Provincia, in quattro mesi nessuno ha parlato di programma

Quattro mesi di caminetti e riunioni all’insegna dell’accordo sì o dell’accordo no, con quanti e quali ruoli a chi. Zero discussioni sui temi. Tradotto: il programma del Broletto – quello che definisce le linee di indirizzo pratiche e i temi da affrontare – a conti fatti, non se l’è filato nessuno. E se, da un lato, è vero che il bilancio è quello che è e che la Provincia resta un ente di secondo livello, dall’altro questa crisi lascia in sospeso alcune questioni che non si possono proprio liquidare come quisquilie, ma che di una visione (e decisione) politico-amministrativa ne avrebbero un gran bisogno.
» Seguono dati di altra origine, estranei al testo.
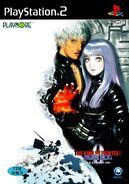 Dvd cover cmyk02 copy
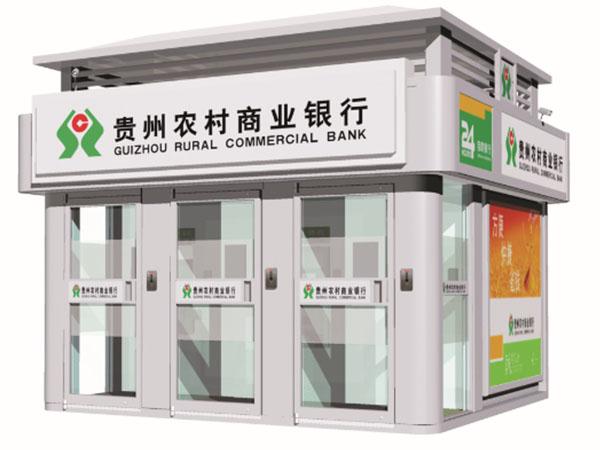 贵州银行自助银亭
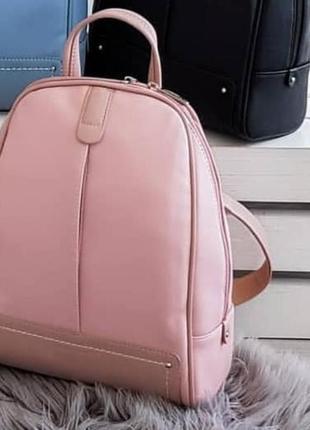 Пудровый рюкзак david jones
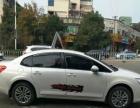 雪铁龙世嘉2016款 经典世嘉-三厢 1.6 手动 CNG 油气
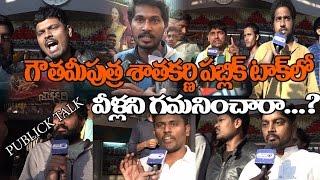 Gautamiputra Satakarni Public Review At IMAX | Gautamiputra Public Talk | Balakrishna, Shriya, Krish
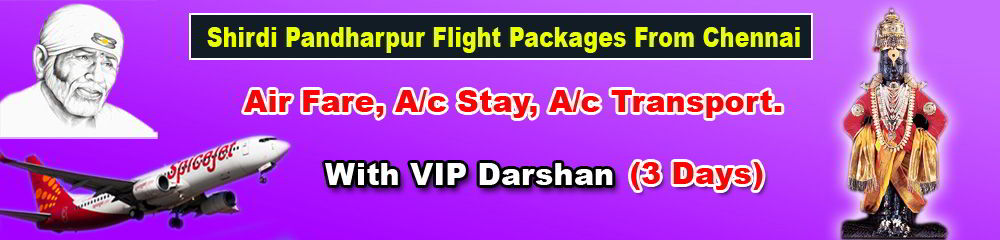 shirdi-pandharpur-flight-packages-from-chennai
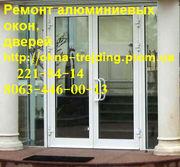 Срочный ремонт алюминиевых дверей киев,  недорогой ремонт дверей киев,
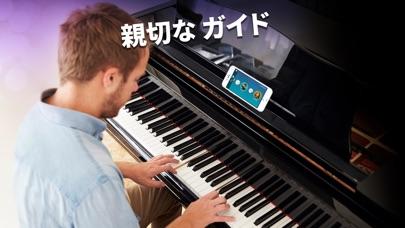 JoyTunes がおくる Simply Pianoスクリーンショット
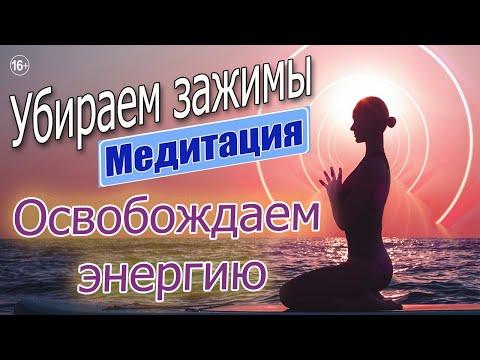 Медитация онлайн.Трубка праны- базовая медитация. Освобождаем энергию тела. Школа Никиты Емельянова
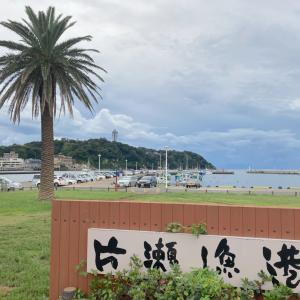 娘たちと江の島・鎌倉!長女は雨女!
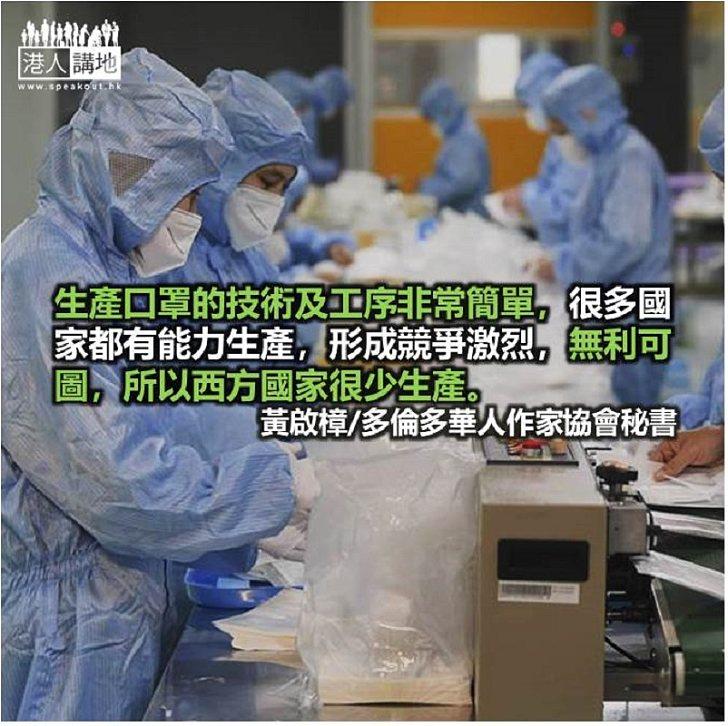 由利潤主導的醫療工業
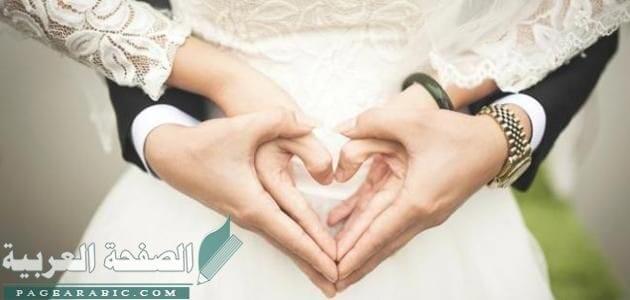 مقومات وأساسيات الزواج الناجح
Per dirne una: il destino dell’aeroporto di Montichiari. Qualcosa di più imminente? Che fare sulla vicenda Depuratore del Garda, l’affaire ciclo idrico (a quale tipo di gestione si vuole guardare?), senza contare la partita della mobilità, che riguarda direttamente buona parte dei territori provinciali. Poi ci sono tutte le altre competenze: le strade e le infrastrutture in primis, ma anche l’ambiente e il capitolo cave, il Piano territoriale di coordinamento provinciale (Ptcp), da cui passano regole come il consumo di suolo (non proprio irrilevanti).

Su quali di queste tematiche i partiti e le coalizioni sono divisi e su quali, al contrario, convergono? Esistono dei punti di intersezione? E quanti e quali sono? La risposta, impietosa, al momento è: boh. L’altro volto di questo stallo politico sta qui: in quattro mesi, nessun dibattito tra le due (se si ragiona per coalizioni) o tra le sette parti (se si ragiona per partiti) ha riguardato il programma. Nel frattempo, la Provincia è ancora senza bilancio e sta procedendo in esercizio provvisorio.